**Source**:
======

Nowadays, the trade in some wildlife products like bezoar stones is thriving, stimulated by high market prices. Hunting methods have also changed. The availability of firearms used instead of blowpipes as hunting tools has made it easier for collectors, including outsiders, to experiment with a kind of hunting practice still unfamiliar to them. Since the early 1990s, the number of people hunting langur monkeys has increased. The market price of bezoar stones is the highest unit price among all wildlife products selling, at village level, for as much as $20-25/g in Indonesia. In a survey of 43 forest expeditions in the Apo Kayan area of the interior, in 1996, more than 50% of the informants recalled that the purpose of the expedition was to look for gaharu trees and hunt langur monkeys whenever guns were available. Some hunters are also setting up nets for trapping porcupines (Hystrix brachyura) which may also carry bezoar stones. The latter can fetch even higher prices (25-30$/g) but the trapping requires special knowledge of the preferred habitat of the porcupine.
Local hunters claim they cull sick and old monkeys (the last ones in the troop to descend to the salt spring to drink), which are believed to be more likely to have significantly developed bezoar stones. Although local hunters and collectors can be selective on the basis of experience and knowledge of the local ecology, outsiders can kill indiscriminately as they have no vested interest in preserving natural resources for later or for future generations. In some cases, there have been occasional reports of groups of collectors who poisoned the salt springs and thus killed hundreds of langur Hose's Leaf monkeys.
Cage-birds
Unsustainable practices of this kind are severely condemned by customary law which still regulates the management and exploitation of natural resources among the communities of the Kayan Mentarang National Park area. In some communities, local leaders have decided to prohibit the use of chemicals for hunting or fishing and have recently put a temporary ban on the trapping of certain species that were once abundant and are now disappearing from the vicinity of their villages.

======

**Supplied material**:
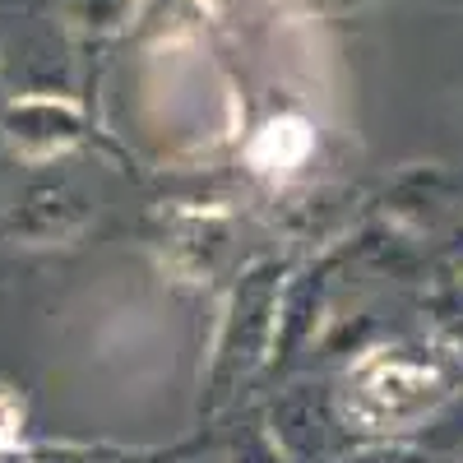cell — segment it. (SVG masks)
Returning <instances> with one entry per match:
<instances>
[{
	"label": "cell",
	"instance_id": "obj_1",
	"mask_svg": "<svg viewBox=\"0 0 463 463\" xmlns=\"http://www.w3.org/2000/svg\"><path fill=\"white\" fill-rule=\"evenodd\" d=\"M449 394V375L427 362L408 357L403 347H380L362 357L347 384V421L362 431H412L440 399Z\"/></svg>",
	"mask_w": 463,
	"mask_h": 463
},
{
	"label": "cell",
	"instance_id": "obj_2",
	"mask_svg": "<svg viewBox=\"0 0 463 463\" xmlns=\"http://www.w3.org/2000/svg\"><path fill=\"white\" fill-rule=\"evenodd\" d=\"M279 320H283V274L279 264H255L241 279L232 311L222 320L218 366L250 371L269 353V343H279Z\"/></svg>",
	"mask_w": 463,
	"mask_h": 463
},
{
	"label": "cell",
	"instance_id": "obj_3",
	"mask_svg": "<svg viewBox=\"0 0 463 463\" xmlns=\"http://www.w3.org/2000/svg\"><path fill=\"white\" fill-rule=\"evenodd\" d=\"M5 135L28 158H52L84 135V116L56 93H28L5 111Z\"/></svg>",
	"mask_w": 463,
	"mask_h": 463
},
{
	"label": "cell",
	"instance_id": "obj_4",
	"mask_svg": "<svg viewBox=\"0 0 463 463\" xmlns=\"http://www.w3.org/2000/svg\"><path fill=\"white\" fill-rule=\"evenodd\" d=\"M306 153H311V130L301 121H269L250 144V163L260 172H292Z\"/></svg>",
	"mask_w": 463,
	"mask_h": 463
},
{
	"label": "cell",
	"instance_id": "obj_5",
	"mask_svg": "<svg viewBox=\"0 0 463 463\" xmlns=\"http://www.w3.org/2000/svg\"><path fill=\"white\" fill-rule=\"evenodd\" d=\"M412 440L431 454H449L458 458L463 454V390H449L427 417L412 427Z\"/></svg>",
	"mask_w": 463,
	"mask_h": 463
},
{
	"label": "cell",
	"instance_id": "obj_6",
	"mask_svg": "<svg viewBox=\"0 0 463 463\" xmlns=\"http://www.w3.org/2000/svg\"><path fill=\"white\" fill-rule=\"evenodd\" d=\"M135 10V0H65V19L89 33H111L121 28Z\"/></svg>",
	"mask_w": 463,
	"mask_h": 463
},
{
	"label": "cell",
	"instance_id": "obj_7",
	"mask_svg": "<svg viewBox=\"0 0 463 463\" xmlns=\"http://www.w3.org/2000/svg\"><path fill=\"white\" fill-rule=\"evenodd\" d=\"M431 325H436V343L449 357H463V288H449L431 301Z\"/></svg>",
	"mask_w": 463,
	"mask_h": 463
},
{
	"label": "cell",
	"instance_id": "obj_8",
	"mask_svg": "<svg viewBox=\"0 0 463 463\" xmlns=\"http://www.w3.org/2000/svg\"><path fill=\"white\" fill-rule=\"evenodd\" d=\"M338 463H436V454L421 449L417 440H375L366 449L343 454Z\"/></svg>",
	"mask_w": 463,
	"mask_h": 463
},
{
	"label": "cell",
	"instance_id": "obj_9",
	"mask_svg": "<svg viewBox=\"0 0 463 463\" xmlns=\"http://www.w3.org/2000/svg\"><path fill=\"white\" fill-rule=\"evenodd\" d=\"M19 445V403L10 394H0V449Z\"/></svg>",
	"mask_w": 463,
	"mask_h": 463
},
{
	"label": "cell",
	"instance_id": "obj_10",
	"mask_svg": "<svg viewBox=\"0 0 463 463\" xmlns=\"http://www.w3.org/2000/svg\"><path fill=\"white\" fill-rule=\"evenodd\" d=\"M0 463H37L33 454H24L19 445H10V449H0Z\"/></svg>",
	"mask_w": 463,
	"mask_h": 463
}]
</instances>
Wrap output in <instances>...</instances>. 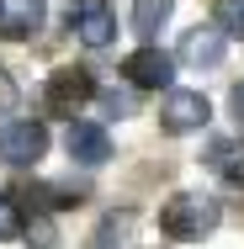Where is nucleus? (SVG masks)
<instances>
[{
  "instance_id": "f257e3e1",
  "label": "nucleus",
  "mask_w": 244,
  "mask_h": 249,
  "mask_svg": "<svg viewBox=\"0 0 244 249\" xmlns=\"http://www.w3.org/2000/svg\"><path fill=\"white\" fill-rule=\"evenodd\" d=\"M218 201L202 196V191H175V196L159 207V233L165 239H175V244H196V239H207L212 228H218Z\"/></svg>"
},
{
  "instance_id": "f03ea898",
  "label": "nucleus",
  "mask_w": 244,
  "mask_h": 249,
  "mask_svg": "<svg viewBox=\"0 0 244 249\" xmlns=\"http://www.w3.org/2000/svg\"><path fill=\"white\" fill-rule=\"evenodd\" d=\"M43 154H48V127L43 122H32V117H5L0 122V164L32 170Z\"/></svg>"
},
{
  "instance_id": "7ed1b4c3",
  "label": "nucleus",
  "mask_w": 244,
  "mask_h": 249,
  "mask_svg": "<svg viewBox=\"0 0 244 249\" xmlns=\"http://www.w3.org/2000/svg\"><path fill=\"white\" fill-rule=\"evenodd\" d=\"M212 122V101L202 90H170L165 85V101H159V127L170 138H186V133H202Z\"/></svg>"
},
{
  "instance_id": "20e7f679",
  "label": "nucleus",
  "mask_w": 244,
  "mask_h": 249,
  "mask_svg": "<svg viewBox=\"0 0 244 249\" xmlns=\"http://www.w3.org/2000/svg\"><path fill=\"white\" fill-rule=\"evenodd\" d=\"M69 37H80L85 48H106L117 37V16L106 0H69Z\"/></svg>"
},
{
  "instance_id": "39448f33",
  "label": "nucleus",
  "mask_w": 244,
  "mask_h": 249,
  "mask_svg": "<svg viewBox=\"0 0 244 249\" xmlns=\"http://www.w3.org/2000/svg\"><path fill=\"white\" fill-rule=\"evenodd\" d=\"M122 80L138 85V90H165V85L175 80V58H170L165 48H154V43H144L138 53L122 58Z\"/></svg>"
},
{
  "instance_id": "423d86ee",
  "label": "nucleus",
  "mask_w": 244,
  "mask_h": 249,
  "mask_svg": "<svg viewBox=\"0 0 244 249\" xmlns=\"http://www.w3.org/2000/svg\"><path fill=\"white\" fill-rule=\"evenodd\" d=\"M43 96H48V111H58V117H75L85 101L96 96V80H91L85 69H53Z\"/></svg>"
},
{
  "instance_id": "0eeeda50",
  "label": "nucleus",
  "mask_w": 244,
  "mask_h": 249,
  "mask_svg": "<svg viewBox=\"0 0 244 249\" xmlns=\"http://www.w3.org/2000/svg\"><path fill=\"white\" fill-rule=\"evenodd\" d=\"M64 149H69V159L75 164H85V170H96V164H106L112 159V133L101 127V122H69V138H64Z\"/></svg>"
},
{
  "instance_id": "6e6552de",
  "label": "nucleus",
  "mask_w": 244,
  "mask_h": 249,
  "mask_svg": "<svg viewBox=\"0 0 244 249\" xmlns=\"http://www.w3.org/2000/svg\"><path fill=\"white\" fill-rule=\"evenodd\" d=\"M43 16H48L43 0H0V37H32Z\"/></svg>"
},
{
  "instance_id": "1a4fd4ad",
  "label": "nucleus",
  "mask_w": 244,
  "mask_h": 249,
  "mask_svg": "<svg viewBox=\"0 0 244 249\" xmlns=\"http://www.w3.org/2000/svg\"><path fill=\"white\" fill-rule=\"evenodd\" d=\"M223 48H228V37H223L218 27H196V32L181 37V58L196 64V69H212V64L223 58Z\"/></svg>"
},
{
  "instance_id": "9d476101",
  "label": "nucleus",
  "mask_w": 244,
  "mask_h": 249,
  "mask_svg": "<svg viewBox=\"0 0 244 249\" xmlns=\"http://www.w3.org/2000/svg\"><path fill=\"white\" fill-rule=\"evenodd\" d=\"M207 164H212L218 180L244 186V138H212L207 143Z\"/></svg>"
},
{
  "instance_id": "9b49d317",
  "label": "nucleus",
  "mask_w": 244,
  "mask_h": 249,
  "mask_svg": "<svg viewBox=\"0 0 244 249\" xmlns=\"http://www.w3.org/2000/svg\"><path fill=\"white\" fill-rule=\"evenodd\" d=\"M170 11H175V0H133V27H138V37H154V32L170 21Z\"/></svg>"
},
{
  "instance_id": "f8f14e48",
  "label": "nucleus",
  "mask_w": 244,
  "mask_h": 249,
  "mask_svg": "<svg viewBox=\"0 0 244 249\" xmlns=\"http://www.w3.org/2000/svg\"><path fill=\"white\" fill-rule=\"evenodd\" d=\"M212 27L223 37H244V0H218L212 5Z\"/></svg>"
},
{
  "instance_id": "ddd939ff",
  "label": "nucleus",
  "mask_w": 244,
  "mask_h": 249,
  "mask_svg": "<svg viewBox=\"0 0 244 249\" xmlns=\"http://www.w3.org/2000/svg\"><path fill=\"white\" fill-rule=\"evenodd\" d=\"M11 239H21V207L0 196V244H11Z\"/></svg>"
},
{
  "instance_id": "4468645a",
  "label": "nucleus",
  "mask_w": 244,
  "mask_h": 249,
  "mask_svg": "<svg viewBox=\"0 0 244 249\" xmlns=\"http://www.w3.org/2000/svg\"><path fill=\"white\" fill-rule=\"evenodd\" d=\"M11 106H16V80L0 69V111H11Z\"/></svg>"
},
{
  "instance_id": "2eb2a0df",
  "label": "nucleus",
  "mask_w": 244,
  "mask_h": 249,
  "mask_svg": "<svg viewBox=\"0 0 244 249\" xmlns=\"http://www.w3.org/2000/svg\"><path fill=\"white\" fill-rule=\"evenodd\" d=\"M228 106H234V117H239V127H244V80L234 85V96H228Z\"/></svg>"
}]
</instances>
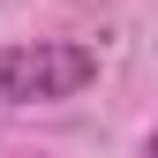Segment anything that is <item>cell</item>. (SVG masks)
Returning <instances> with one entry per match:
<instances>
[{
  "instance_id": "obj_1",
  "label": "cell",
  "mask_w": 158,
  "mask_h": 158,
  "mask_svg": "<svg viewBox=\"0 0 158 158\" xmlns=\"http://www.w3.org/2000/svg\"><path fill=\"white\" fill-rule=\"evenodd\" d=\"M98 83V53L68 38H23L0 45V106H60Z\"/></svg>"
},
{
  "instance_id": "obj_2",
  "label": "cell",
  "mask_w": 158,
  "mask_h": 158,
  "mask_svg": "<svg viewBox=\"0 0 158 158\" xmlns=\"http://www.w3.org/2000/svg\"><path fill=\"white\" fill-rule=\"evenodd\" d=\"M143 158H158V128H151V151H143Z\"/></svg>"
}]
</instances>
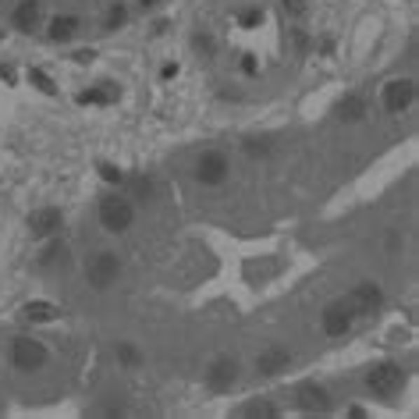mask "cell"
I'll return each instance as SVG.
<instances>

======

**What you are asked to do**: Transcribe the full passage on the bezoar stone trade and langur hunting word for word, from its first sentence to its last.

**Final result**:
Nowadays, the trade in some wildlife products like bezoar stones is thriving, stimulated by high market prices. Hunting methods have also changed. The availability of firearms used instead of blowpipes as hunting tools has made it easier for collectors, including outsiders, to experiment with a kind of hunting practice still unfamiliar to them. Since the early 1990s, the number of people hunting langur monkeys has increased. The market price of bezoar stones is the highest unit price among all wildlife products selling, at village level, for as much as $20-25/g in Indonesia. In a survey of 43 forest expeditions in the Apo Kayan area of the interior, in 1996, more than 50% of the informants recalled that the purpose of the expedition was to look for gaharu trees and hunt langur monkeys whenever guns were available. Some hunters are also setting up nets for trapping porcupines (Hystrix brachyura) which may also carry bezoar stones. The latter can fetch even higher prices (25-30$/g) but the trapping requires special knowledge of the preferred habitat of the porcupine.
Local hunters claim they cull sick and old monkeys (the last ones in the troop to descend to the salt spring to drink), which are believed to be more likely to have significantly developed bezoar stones. Although local hunters and collectors can be selective on the basis of experience and knowledge of the local ecology, outsiders can kill indiscriminately as they have no vested interest in preserving natural resources for later or for future generations. In some cases, there have been occasional reports of groups of collectors who poisoned the salt springs and thus killed hundreds of langur Hose's Leaf monkeys.
Cage-birds
Unsustainable practices of this kind are severely condemned by customary law which still regulates the management and exploitation of natural resources among the communities of the Kayan Mentarang National Park area. In some communities, local leaders have decided to prohibit the use of chemicals for hunting or fishing and have recently put a temporary ban on the trapping of certain species that were once abundant and are now disappearing from the vicinity of their villages.